À force d’imagination, et d’observations, une solution s’est enfin dessinée. Plutôt que d’attaquer l’obstacle de face, prenons-le par le côté. Il y a là comme une maxime de base, pour certains métiers de bataille, mais je n’y avais pas pensé de suite dans mon cas de chercheur d’arche.
C’est ainsi que j’ai ourdi un plan d’approche en montant par le côté de Montama, par les pistes forestières locales, pour finalement arriver à quelques centaines de mètres de distance seulement de la zone visée. La différence - et elle est de taille - c’est que l’approche qui reste à faire est horizontale (ou presque), et non verticale, ce qui est un énorme avantage. Une inconnue reste toutefois : après l’arête nord-est, sera-t-il possible de traverser vers le bloc rocheux ??
Nous verrons cela en temps utiles, et sur le terrain.
Hier.
Voici l’épingle à cheveux de la piste, celle où il est prévu de quitter le monde balisé…
Un gros caillou en marque le départ.
En ce joli mois de mai, le temps n’est pas bien stable. À la verticale, se trouve une poche de ciel bleu.

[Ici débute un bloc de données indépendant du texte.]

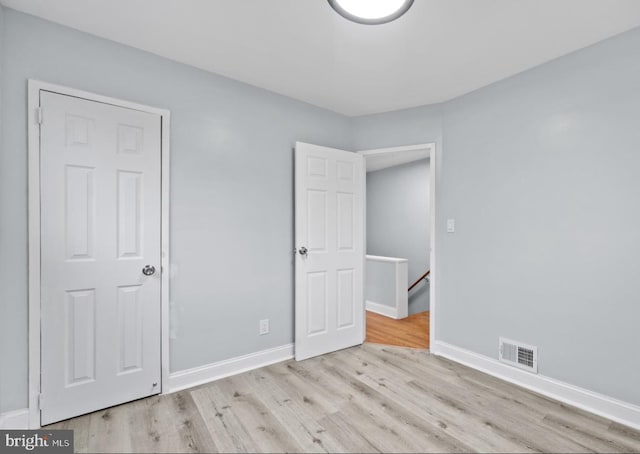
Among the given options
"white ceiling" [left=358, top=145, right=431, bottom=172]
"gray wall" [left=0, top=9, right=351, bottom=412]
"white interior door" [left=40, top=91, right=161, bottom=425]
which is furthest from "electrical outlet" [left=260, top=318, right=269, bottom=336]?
"white ceiling" [left=358, top=145, right=431, bottom=172]

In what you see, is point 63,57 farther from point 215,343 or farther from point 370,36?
point 215,343

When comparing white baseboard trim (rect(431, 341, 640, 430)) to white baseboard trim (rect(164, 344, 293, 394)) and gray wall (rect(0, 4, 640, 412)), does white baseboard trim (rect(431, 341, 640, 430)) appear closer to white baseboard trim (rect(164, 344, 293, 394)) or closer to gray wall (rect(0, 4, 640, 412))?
gray wall (rect(0, 4, 640, 412))

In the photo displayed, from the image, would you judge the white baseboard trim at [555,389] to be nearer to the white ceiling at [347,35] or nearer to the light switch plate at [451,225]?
the light switch plate at [451,225]

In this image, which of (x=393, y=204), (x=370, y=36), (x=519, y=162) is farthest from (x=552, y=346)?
(x=393, y=204)

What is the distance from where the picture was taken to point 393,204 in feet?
18.2

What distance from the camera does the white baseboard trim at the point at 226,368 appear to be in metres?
2.27

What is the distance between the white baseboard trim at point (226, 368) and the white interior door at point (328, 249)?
0.56 feet

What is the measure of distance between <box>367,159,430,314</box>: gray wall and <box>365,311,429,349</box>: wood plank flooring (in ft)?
2.54

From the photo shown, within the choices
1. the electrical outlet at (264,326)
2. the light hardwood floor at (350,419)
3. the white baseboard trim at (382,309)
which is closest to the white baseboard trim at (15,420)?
the light hardwood floor at (350,419)

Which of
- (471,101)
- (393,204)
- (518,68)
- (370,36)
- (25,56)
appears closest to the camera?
(25,56)

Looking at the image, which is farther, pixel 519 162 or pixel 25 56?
pixel 519 162

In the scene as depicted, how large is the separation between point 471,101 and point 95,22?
2.85 meters

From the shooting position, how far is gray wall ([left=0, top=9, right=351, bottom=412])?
5.73 ft

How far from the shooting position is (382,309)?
4.45 metres
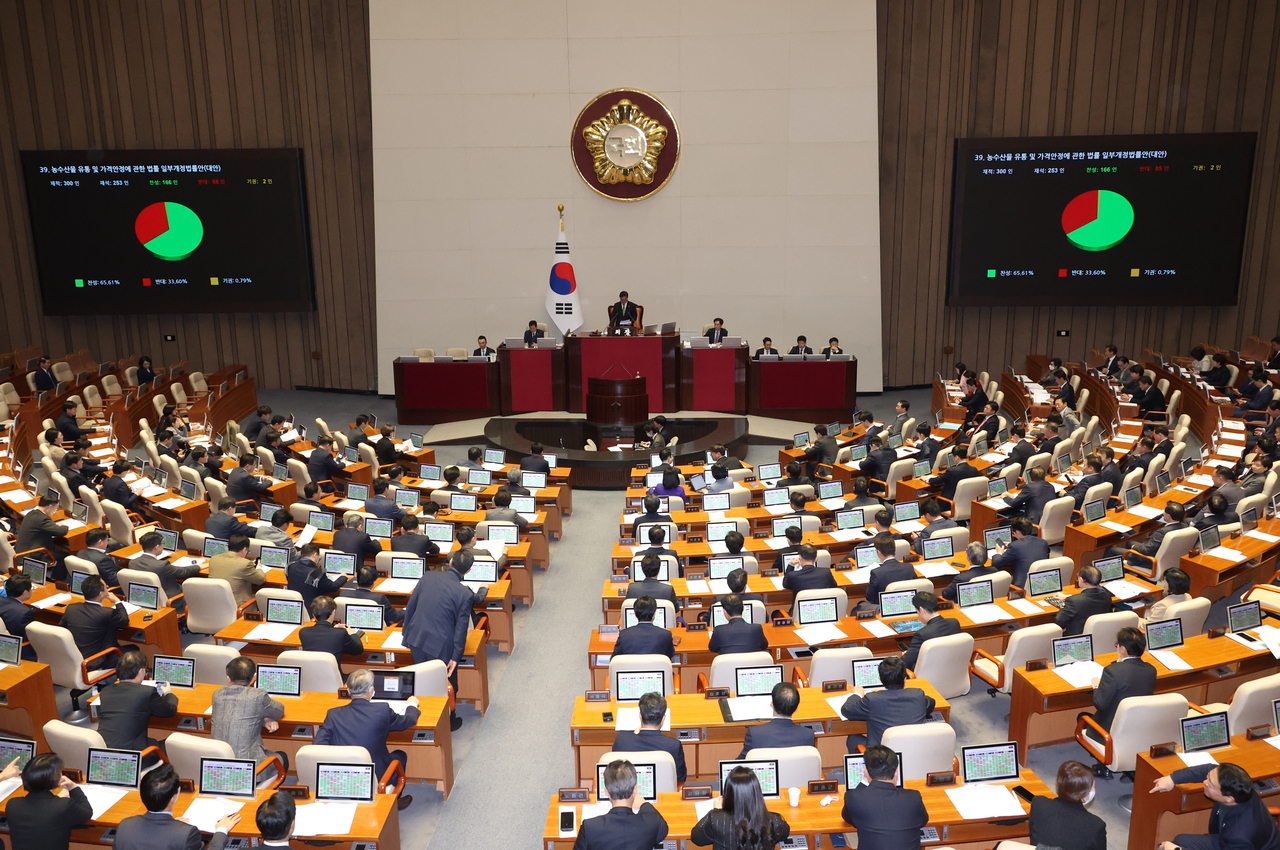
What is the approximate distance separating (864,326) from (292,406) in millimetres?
12598

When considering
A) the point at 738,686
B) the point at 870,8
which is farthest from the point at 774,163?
Result: the point at 738,686

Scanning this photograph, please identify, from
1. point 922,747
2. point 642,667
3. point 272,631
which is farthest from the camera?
point 272,631

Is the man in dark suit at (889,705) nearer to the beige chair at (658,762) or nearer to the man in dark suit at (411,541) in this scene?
the beige chair at (658,762)

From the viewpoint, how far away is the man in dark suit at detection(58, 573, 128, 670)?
296 inches

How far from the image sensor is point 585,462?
14344 mm

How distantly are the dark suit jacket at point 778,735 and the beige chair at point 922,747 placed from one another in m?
0.48

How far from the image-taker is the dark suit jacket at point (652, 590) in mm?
7832

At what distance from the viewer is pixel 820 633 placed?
7.54m

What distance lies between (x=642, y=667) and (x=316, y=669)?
2411mm

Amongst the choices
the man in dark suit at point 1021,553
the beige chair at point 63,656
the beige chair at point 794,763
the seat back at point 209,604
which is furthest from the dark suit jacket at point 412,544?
the man in dark suit at point 1021,553

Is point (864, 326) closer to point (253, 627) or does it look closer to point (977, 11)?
point (977, 11)

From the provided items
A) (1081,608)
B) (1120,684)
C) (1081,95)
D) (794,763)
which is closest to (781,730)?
(794,763)

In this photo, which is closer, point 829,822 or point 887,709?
point 829,822

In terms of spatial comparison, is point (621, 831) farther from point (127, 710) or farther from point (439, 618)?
point (127, 710)
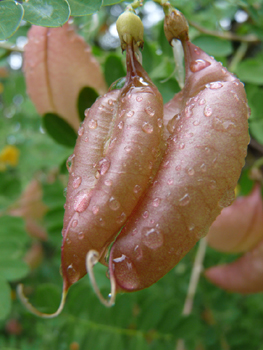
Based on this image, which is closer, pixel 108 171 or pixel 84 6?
pixel 108 171

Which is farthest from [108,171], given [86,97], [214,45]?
[214,45]

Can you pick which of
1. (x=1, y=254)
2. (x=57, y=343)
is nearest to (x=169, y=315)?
(x=57, y=343)

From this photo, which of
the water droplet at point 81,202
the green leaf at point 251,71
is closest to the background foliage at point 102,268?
the green leaf at point 251,71

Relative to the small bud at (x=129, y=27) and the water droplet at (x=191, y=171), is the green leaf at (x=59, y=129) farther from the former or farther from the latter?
the water droplet at (x=191, y=171)

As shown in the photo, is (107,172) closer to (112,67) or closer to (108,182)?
(108,182)

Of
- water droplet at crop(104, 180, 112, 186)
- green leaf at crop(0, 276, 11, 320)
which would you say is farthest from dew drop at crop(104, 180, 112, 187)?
green leaf at crop(0, 276, 11, 320)

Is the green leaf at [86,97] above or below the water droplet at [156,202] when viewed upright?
below

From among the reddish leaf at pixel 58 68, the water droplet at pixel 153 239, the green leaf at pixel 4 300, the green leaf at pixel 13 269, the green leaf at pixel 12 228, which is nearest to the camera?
the water droplet at pixel 153 239

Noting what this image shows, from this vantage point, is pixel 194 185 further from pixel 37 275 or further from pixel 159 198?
pixel 37 275
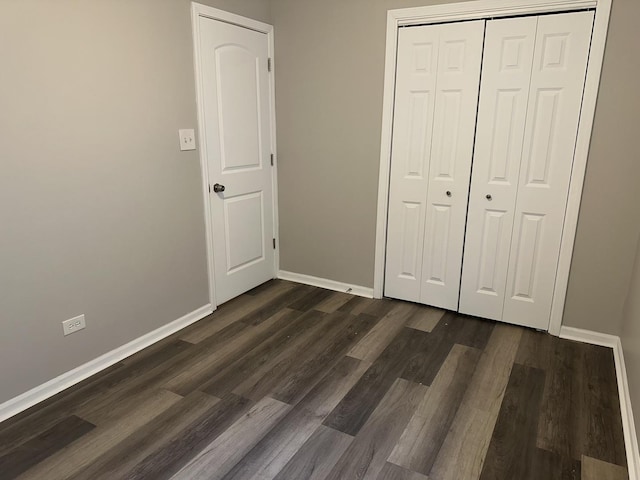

Mais tout autour, plein de nuages, allant d’un blanc pur jusqu’au gris relativement foncé, constituent une compagnie peu réconfortante.
La forêt est très courte avant de déboucher dans le premier vallon d’éboulis dont la présence avait été déduite sur photo. Quelle n’est pas ma surprise de constater qu’en fait d’éboulis, il s’agit de tout autre chose. Ce sont bien des pierres qu’il y a là. Mais ces pierres ont toutes la même dimension, et cette dimension est toute petite : trois ou quatre centimètres, guère plus ! Il s’agit d’un concassage de roche calcaire, à la taille mini…
Une trace de bête est là, qui coupe le flanc du vallon, à l’horizontale. Elle est très confortable, et je ne m’en prive pas. Mais quelle ambiance ! Les chaussures, tapant sur ces petites pierres leur font faire un bruit clair, comme une porcelaine qui se brise. La surprise, c’est aussi que, malgré l’impression d’instabilité que l’on pourrait craindre de ce versant de cailloutis, il n’en est rien : tout tient bon, suffisamment. Et je file à bonne allure….
Le second vallon de cailloutis est plus grand que le premier. Il est plus impressionnant aussi. Ici, j’ai la sensation de quitter la terre, et de me trouver dans un « ailleurs ». Heureusement il fait encore assez beau. Car sinon, l’angoisse pourrait apparaître, et me prendre…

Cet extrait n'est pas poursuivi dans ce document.